Kung Fu Panda

Chez Dreamworks, on ne peut pas dire que ça allait de mieux en mieux. En fait depuis un Shrek 2 qui les a amené selon moi au zénith, je n’ai depuis plus été épaté par une de leurs créations. Pixar à côté, malgré un « Cars » en demi-teinte, arrive toujours à faire ma conquête. Mais là, je dois admettre que j’ai carrément adoré ce film !! Cela faisait très longtemps que je n’avais pas ri aussi franchement et sincèrement au cinéma, et pour une fois que les effets spéciaux rejoignent en qualité le scénario, il faut le mettre en exergue.

On passe donc rapidement sur les images de synthèse, tant elles sont belles et parfaites. Nous en sommes à un point où la beauté des images et la perfection de la 3D sont tellement bluffantes que ça se passe de commentaire. En tout cas, « Kung Fu Panda » fait honneur à l’ingénierie 3D… Mais surtout il s’agit d’une histoire drôle et touchante qui rend ce film si palpitant, et valable quel que soit l’âge du spectateur. On s’amuse énormément, on est ému sans mièvrerie ou pathos disneyien, et pour une fois il y a un petit truc en plus qui donne une touche originale et décalée.

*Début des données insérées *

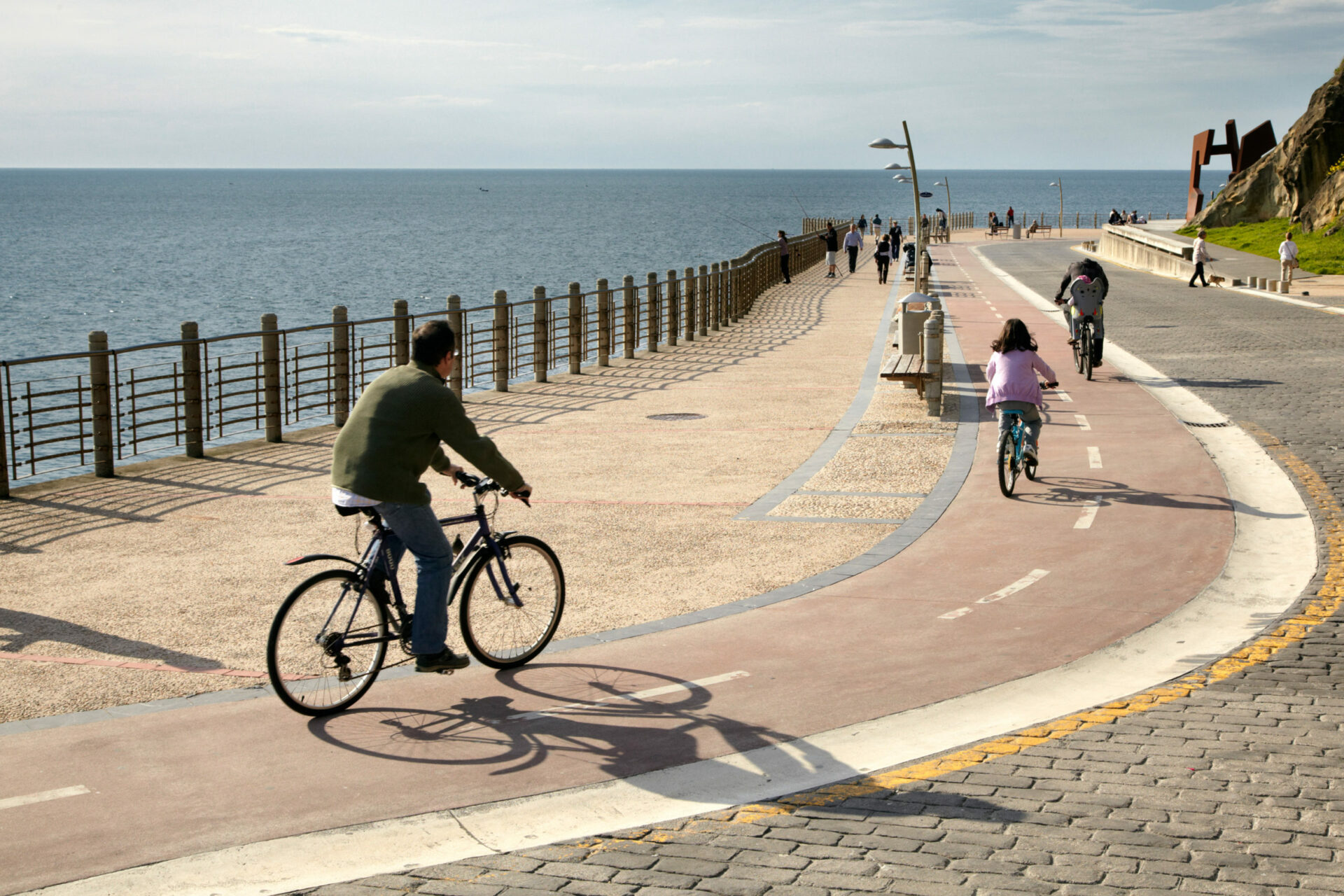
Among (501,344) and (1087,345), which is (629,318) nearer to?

Nous sommes dans les montagnes chinoises , et la population est protégée par des maîtres en Arts Martiaux, et leur sage professeur. Le vénérable maître (une tortue) doit désigner celui ou celle qui mérite de connaître un savoir suprême, une technique de kung fu qui tue sa mère. Mais voilà qu’un maladroit et boulimique panda se pointe (il est le fils d’un restaurateur, pro de la nouille), et c’est lui qui est choisi par la tortue illuminée, à la surprise et contrariété des autres maîtres en lice. Du coup, le panda doit être initié, mais c’est un peu une grosse cata, et en même temps un tigre très dangereux vient de se libérer de prison, et va fondre sur le village…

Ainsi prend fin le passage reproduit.